That’s why I’m fed up with the current breathless reporting on the semantic web. The semantic web is the new artificial intelligence. We’re on the verge of wonders, but everyone agrees these will take a few more years to realize. Instead of having intelligent robots to do our bidding, we’ll have intelligent software agents that can reason about stuff they find online, and do what we mean without even needing to be told. They’ll do so many things, coordinating our schedules, finding us hotels and booking us in, anticipating our wishes and intelligently combining disparate information from all over the place to…. well, you get the picture.

There are two things going on in all this talk about the semantic web. One is recycled rubbish and one is real. The recycled rubbish is the Artificial Intelligence nonsense, the visionary technologist’s wet dream that will not die. Sorry folks – it ain’t gonna happen. It wasn’t going to happen last century, and it’s not going to happen now. Can we please just forget about Artificial Intelligence?

It was once thought that it would take intelligence for a computer to play chess. Computers can now play grandmaster-level chess. But they’re not one whit closer to being intelligent as a result, and we know it. Instead of admitting we were wrong, or admitting that since it obviously doesn’t take intelligence to play chess that maybe Artificial Intelligence as a field was chasing something that was not actually intelligence at all, we move the goalposts and continue the elusive search. Obviously the development of computers that can play better than human-level chess (is it good chess? I don’t think we can say it is), and other advances, have had a major impact. But they’ve nothing to do with intelligence, beside our own ingenuity at building faster, smaller, and cooler machines with better algorithms (and, in the case of chess, bigger lookup tables) making their way into hardware.

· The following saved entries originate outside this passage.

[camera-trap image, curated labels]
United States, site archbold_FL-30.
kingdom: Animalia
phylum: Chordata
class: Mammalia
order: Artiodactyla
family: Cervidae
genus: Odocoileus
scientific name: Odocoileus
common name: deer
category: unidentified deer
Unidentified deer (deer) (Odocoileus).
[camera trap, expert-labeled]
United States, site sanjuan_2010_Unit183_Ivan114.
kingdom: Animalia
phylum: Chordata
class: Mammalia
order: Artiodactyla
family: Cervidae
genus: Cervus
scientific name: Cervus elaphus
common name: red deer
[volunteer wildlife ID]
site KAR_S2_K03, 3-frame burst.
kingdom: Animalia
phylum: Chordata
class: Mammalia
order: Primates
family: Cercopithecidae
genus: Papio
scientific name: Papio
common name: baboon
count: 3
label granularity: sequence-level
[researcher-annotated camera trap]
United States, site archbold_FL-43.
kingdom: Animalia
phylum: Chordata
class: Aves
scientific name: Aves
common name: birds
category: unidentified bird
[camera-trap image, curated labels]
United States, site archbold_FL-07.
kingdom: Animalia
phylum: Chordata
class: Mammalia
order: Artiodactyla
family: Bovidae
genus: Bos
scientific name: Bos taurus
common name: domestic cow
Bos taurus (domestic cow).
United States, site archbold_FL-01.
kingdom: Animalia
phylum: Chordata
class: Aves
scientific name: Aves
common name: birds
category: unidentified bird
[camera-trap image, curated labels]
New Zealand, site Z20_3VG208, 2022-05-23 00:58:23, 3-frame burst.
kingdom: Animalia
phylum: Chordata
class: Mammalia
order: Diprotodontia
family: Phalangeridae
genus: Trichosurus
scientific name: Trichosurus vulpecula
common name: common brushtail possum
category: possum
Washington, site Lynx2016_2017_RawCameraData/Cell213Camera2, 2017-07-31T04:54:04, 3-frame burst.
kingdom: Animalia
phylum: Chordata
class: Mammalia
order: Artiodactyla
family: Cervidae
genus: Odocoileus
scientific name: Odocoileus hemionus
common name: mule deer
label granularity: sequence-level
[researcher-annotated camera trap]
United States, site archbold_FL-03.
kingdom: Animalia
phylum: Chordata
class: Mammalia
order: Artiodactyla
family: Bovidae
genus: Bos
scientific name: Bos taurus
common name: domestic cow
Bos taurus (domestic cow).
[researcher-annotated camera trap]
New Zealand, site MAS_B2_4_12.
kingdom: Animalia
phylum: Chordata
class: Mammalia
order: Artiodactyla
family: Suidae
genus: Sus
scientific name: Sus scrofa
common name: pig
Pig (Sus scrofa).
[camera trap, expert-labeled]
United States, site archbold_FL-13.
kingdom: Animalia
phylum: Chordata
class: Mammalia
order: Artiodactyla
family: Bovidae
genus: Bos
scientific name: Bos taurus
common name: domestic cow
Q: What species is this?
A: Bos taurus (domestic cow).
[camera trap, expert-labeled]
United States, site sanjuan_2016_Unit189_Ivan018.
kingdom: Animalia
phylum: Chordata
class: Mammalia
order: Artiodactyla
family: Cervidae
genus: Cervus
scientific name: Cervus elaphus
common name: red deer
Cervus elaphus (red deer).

And so it is with the semantic web. All talk of intelligence should be dropped. It’s worse than useless.

But, there has been real progress in the web in recent years. Web 2.0, whatever that means exactly, is real. Microsoft were right to be worried that the browser could make the underlying OS and its applications irrelevant. They were just 10 years too early in trying to kill it, and then, beautiful irony, they had a big hand in making it happen with their influence in getting asynchronous browser/server traffic (i.e., XmlHttpRequest and its Microsoft equivalent, the foundation of AJAX) into the mainstream.

Similarly, there is real substance to what people talk about as Web 3.0 and the semantic web.

It’s all about data.

It’s just that. One little and very un-sexy word. There’s no need to get all hot and bothered about intelligence, meaning, reasoning, etc. It’s all about data. It’s about making data more uniform, more accessible, easier to create, to share, to find, and to organize.

If you read around on the web, there are dozens of articles about the upcoming web. Some are quite clear that it’s all about the data. But many give into the temptation to jump on the intelligence bandwagon, and rabbit on about the heady wonders of the upcoming semantic web (small-s, capital-S, I don’t mind). Intelligent agents will read our minds, do the washing, pick up the kids from school, etc.

Some articles mix in a bit of both. I just got done reading a great example, A Smarter Web: New technologies will make online search more intelligent–and may even lead to a “Web 3.0.”

As you read it, try to keep a clean separation in mind between the AI side of the romantic semantic web and simple data. Every time intelligence is mentioned, it’s vague and with an acknowledgment that this kind of progress may be a little way off (sound familiar?). Every time real progress and solid results are mentioned, it’s because someone had the common sense to take a bunch of data and put it into a better format, like RDF, and then take some other routine action (usually search) on it.

I fully agree with those who claim that important qualitative advances are on their way. Yes, that’s a truism. I mean that we are soon going to see faster-than-usual advances in how we work with information on the web. But the advances will be driven by mundane improvements in data architecture, and, just like computers “learning” to “play” chess, they will have nothing at all to do with intelligence.

I should probably disclose that I’m not financially neutral on this subject. I have a small company that some would say is trying to build the semantic web. To me, it’s all about data architecture.